Can Wrist Size Help Predict Children’s Heart Disease Risk?

  • Share
  • Read Later
Siede Preis

There are already several different ways to tell if you’re at increased risk of heart disease — whether you’re overweight, or have high cholesterol or high blood pressure, for example — but researchers want to add one more potential red flag for heavy youngsters: the size of their wrist.

For young children who are overweight, researchers say that current measures for predicting their risk of heart disease aren’t that accurate. Body mass index (BMI), a ratio of height and weight, may miss potential warning signs since it doesn’t take into consideration fat distribution — namely the visceral fat that accumulates around the middle and can be particularly hazardous for the heart. Visceral fat is more likely to lead to insulin resistance, the first signs of diabetes, which also puts the heart at risk.

Meanwhile, waist-circumference measures, while effective at picking up growing risks associated with visceral fat in adults, are less useful in children, since many youngsters will gain weight around the middle before a growth spurt melts it away.

So based on evidence that insulin has a direct effect on bone growth, Dr. Raffaella Buzzetti, an endocrinologist at University Sapienza in Rome, Italy, decided to test whether wrist circumference would be a better indicator of insulin resistance, and therefore potential heart disease, in young children. Reporting in Circulation, the journal of the American Heart Association, Buzzetti and her team found that wrist circumference accounted for about 12% to 17% of the differences in insulin resistance among a group of nearly 500 overweight or obese school children. The thicker the children’s wrists, the more likely they were to show signs of insulin resistance.

Buzzetti chose the wrist because it’s an easy and objective measure of bone growth, and says that the correlation makes sense, since bone contains receptors of insulin and insulin growth factor. “Insulin and insulin growth factor are anabolic hormones that act on bones, stimulating growth,” she says. “We demonstrated that there is a much stronger correlation between insulin resistance and wrist circumference than to BMI. This could be a very good marker in the future for pediatricians to measure.”

In fact, when the researchers calculated how much of the insulin variation could be explained when they added BMI to the wrist circumference measure, there was only a 1% change, suggesting that wrist circumference accounts for most of the differences in insulin resistance.

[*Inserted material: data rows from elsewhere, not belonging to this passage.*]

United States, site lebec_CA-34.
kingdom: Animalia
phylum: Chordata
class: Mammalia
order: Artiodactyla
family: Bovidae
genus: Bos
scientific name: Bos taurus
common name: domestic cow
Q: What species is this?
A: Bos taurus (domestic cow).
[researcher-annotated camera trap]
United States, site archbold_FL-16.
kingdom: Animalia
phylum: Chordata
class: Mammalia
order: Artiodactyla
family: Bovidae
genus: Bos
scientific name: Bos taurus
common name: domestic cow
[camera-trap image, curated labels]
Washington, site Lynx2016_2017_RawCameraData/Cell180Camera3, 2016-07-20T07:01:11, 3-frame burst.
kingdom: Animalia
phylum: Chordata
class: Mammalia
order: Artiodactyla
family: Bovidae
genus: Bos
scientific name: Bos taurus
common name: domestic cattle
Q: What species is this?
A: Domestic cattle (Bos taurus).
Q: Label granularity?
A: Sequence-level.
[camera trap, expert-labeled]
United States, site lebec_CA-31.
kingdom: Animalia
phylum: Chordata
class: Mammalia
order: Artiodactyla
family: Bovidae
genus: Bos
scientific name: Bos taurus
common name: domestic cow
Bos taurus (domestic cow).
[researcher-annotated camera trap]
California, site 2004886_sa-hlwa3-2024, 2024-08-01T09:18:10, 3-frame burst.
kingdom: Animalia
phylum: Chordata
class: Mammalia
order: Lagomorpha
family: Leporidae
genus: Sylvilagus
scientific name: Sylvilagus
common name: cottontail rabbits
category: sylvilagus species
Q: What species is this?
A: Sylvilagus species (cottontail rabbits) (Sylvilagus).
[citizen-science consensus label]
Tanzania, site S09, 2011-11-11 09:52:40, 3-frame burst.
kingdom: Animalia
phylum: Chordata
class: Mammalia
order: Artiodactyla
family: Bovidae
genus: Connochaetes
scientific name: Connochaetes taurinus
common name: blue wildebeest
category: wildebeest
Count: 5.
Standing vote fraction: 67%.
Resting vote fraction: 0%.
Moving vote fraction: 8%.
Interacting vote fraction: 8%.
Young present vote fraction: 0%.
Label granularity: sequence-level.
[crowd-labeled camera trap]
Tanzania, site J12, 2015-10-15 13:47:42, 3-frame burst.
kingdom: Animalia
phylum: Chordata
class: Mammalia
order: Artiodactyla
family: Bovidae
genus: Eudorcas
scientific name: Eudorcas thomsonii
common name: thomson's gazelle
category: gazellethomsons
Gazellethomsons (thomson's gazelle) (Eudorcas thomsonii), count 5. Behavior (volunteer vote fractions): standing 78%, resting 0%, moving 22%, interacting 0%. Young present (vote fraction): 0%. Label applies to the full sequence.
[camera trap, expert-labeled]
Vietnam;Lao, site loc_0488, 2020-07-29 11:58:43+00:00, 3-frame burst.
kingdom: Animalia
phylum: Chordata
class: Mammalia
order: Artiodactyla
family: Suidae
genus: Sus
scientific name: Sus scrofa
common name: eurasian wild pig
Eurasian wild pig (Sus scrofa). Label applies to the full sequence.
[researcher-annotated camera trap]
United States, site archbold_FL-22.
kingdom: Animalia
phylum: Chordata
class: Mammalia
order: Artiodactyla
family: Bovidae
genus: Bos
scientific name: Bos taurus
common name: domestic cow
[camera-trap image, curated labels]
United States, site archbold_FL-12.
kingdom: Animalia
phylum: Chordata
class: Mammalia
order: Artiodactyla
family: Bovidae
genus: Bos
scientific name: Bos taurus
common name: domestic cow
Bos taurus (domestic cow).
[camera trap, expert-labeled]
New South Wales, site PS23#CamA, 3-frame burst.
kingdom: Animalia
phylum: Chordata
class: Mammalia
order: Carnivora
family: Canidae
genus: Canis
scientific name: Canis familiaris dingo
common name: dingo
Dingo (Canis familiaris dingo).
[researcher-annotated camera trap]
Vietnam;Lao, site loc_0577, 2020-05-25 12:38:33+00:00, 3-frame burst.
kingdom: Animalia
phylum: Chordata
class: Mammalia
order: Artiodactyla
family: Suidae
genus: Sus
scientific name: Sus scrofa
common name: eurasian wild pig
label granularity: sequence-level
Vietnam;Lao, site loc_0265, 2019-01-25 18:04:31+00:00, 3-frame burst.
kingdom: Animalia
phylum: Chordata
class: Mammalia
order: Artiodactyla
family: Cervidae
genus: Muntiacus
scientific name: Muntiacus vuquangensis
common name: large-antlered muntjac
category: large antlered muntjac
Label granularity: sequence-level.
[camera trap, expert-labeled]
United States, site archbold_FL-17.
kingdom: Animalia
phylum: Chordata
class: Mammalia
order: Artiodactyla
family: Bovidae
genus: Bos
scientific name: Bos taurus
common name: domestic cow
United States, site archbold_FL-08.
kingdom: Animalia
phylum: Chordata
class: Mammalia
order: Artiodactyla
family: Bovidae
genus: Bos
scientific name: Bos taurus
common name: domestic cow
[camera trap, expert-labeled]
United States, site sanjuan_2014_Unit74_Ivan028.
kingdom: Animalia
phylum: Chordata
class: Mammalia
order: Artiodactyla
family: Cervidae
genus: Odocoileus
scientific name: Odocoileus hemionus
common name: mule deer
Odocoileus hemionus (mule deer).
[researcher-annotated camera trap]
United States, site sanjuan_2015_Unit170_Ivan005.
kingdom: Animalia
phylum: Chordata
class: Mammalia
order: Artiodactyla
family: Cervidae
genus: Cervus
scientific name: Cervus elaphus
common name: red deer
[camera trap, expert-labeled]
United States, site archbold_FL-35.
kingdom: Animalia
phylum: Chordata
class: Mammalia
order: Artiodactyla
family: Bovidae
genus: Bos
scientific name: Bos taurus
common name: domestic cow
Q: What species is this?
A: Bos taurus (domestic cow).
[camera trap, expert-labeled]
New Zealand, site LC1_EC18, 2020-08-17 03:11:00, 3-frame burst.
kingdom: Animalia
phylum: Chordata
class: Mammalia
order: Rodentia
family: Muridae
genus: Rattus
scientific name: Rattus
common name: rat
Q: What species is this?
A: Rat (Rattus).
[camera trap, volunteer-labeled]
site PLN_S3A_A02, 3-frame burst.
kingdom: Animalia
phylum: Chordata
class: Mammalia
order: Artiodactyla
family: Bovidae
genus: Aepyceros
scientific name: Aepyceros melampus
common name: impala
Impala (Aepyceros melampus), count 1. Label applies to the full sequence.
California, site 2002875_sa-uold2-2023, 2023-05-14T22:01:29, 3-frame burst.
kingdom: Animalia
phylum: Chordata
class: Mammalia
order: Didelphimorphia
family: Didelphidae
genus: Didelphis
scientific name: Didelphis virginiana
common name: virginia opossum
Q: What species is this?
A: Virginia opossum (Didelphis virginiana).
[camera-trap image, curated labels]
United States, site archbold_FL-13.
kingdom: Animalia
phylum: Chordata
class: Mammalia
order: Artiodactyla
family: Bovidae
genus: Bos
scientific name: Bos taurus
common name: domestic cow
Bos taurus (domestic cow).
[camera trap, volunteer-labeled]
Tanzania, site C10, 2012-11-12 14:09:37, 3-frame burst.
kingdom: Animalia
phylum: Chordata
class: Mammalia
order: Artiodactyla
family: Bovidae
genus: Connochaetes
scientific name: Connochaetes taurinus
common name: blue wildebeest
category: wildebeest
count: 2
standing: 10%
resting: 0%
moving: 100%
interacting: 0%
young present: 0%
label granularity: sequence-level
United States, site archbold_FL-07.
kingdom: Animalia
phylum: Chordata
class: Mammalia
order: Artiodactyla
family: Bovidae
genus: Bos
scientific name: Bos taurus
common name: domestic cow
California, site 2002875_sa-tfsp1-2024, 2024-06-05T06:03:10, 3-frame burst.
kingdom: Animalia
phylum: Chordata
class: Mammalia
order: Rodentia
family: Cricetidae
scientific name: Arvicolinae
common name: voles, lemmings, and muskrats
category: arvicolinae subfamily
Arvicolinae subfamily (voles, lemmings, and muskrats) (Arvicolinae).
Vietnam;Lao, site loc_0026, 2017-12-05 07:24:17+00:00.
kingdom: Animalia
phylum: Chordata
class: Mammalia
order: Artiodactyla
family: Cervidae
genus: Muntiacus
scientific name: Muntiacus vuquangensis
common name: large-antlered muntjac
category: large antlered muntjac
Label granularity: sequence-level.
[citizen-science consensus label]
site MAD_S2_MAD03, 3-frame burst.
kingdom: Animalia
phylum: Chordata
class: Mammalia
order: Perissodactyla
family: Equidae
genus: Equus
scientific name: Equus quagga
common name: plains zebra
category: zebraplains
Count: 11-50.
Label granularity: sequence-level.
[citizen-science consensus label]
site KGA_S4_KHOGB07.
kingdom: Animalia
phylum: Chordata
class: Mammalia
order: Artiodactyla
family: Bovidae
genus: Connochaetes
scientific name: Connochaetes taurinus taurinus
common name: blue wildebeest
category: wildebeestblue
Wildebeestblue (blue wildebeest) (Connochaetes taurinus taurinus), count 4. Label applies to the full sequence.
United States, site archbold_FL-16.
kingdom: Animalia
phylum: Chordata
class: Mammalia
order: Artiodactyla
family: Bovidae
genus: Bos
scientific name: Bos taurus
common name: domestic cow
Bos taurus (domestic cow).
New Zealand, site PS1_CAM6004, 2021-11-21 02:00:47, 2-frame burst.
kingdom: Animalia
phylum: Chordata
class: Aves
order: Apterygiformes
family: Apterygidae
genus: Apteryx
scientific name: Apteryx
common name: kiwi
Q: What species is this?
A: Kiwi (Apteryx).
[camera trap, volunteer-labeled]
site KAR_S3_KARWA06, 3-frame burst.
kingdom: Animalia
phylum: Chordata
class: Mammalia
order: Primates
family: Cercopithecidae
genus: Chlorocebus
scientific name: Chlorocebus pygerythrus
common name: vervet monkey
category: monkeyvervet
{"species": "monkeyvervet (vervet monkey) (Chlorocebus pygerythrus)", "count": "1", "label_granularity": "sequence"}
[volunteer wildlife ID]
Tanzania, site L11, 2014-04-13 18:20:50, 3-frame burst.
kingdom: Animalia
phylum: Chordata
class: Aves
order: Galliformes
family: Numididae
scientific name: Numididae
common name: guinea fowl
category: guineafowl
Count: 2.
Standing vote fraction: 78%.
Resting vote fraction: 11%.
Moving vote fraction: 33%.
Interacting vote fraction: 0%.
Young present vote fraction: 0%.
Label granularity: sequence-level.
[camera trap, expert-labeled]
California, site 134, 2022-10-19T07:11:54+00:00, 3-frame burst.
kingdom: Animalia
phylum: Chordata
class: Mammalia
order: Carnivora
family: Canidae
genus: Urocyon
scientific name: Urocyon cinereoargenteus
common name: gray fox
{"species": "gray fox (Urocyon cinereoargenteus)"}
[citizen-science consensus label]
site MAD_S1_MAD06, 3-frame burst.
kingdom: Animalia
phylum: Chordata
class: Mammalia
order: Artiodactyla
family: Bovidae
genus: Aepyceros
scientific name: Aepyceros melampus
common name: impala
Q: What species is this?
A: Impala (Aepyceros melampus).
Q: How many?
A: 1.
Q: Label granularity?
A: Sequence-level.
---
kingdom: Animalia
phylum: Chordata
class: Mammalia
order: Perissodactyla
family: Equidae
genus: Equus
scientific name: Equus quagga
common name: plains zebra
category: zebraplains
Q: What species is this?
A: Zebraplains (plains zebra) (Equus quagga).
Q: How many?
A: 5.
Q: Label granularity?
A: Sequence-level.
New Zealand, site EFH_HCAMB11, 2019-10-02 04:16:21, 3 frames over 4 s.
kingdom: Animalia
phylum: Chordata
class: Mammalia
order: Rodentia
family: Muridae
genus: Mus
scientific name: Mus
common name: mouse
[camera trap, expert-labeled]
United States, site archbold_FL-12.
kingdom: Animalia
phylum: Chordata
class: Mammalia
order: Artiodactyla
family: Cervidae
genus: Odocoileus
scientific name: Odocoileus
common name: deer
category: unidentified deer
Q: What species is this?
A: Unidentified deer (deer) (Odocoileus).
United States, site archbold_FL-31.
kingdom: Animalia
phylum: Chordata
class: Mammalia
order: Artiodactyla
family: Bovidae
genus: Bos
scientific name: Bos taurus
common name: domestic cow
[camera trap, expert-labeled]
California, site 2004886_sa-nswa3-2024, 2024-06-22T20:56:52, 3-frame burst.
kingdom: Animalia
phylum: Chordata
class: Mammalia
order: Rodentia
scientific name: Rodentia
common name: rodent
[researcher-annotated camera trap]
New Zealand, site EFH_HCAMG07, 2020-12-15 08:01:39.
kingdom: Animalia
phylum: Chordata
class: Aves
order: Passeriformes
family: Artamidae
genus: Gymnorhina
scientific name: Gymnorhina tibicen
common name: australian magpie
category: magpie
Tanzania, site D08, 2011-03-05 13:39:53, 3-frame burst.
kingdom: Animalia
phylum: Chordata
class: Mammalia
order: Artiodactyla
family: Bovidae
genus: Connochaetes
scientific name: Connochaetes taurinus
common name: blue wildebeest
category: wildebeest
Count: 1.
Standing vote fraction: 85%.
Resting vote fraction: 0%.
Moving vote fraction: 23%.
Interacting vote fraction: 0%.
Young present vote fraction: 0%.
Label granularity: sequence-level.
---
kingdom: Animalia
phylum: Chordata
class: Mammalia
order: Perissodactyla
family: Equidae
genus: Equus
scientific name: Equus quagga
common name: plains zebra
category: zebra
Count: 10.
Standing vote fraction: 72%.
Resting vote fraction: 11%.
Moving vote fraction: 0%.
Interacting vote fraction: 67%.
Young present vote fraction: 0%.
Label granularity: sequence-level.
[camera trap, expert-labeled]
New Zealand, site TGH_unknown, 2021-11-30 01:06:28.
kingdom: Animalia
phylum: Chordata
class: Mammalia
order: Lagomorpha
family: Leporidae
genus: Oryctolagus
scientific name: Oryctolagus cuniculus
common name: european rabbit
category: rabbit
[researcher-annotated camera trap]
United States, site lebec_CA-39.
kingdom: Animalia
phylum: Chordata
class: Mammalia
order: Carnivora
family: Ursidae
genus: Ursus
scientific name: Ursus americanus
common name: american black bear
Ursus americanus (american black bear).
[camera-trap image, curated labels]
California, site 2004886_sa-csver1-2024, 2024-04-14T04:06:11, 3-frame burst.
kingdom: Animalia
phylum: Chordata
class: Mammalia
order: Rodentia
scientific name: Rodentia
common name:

For now, the scientists have confirmed only the link between wrist bone size and insulin resistance; they have yet to determine whether measurements of the bones hint at possible imbalances in insulin levels.

Further, the results do not suggest that every child with thick wrist bones is at risk of insulin resistance and therefore heart disease. But the findings do suggest that among youngsters who are already overweight or obese, the easy-to-take measurement may be more effective than BMI at alerting doctors to those who may be at greater risk of developing heart problems in coming years, says Buzzetti. “Bone is becoming a very interesting target to study because it can secrete hormones and receive messages from other glands, so we know it has a very active role in metabolism,” she says. Why not take advantage of that relay role to identify reversible health risks at an early age?